Working as a pundit at World Cup 2022 for ITV alongside Roy Keane, Joe Cole and presenter Laura Woods ahead of Saudi Arabia's opening Group C clash against Argentina, Souness emotionally challenged the hosting of the tournament in Qatar, before turning his attention to Saudi Arabia's Public Investment Fund during a segment focussed on sportswashing in football. 

"Football is such a vehicle for good and bad," he said. "The sportswashing that's going on in our own country - Newcastle... there's no way the Saudis should have Newcastle United. They shouldn't be anywhere near it.

"But it's not an ideal world that we're operating in. The Saudis have invested in our country for decades. Football now has such a profile that the Saudis see, the people of Abu Dhabi see it, and the Americans see it. It's a chance to improve whatever brand they're involved in."

Of course, Souness managed Newcastle between 2004 and 2006, his final job as a football manager. Saudi Arabia's Public Investment Fund took over the same club in October 2021, ending an unpopular (to say the least) ownership from Mike Ashley for the 14 years previously. 

Souness also highlighted Manchester City and their owners during his impassioned speech.

"Right now it’s a good news story about Man City but that brand, Man City, and other clubs - the Abu Dhabi royal family they have – it’s only good news about them throughout the world. 

"I suppose Qatar will look at Abu Dhabi with a bit of jealousy and after this tournament they’ll hope that it’s a good tournament. It's in their hands to improve workers rights, to improve diversification of country, LGBTQ. They won't go quietly, they’ll be on it all the time."

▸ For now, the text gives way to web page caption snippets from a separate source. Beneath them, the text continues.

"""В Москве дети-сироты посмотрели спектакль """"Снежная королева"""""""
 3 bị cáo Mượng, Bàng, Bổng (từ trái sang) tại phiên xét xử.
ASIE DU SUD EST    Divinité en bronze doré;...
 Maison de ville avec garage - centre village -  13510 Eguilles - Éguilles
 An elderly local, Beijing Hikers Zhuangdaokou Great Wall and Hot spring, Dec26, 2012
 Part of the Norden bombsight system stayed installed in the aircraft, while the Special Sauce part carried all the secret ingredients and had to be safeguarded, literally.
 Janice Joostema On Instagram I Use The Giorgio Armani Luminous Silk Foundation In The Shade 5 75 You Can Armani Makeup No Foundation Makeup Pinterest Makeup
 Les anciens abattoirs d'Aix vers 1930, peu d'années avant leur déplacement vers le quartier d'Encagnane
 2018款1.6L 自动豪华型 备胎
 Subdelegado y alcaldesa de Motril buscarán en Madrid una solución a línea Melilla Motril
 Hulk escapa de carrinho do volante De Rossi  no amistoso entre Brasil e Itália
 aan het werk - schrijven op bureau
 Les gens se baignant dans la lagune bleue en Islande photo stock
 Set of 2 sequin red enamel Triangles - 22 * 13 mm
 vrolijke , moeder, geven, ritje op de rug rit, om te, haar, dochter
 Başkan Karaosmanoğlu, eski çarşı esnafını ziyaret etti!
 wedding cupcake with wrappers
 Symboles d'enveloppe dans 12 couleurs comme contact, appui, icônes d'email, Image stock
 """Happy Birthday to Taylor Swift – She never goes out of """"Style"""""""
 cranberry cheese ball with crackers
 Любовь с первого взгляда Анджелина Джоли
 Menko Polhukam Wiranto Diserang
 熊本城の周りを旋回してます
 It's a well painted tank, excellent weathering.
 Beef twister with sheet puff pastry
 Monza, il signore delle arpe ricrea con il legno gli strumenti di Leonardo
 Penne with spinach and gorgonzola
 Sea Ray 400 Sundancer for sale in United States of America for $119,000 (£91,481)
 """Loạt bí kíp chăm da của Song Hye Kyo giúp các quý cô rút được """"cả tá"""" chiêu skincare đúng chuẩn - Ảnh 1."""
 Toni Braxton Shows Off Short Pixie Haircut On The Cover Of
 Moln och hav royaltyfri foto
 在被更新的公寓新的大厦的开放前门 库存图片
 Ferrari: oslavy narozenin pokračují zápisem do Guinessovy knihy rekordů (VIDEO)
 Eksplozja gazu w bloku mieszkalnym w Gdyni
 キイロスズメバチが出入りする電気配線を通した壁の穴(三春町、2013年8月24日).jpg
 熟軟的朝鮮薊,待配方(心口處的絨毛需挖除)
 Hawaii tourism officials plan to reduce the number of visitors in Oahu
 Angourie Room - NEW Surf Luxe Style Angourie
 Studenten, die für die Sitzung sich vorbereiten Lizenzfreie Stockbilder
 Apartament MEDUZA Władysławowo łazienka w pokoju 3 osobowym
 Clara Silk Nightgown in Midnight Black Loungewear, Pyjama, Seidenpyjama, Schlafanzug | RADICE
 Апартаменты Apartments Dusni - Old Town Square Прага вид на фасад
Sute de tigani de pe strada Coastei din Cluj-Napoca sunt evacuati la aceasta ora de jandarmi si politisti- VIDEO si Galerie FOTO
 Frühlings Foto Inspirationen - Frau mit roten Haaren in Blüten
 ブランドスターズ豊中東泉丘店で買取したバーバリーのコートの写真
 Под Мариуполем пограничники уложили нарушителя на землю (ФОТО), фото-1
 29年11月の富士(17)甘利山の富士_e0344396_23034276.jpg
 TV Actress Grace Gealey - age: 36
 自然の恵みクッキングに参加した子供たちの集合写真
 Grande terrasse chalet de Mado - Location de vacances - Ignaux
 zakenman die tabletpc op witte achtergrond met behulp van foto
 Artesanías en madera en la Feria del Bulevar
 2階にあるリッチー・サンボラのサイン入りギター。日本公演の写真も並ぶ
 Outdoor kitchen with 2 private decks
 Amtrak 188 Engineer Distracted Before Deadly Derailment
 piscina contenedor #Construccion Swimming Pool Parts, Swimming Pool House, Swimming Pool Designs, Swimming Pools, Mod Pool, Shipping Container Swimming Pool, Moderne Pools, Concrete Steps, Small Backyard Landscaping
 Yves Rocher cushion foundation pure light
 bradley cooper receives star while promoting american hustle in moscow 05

Roy Keane also had his say on the tournament being hosted in Qatar, slamming the decision for the nation to host the World Cup at a time when football is working to improve inclusivity. 

"The World Cup shouldn't be here," Keane said, "you've got a country and the way they treat migrant workers, gay people. We're on about spreading the game but dismissing human rights, it's not right. It shouldn't be here."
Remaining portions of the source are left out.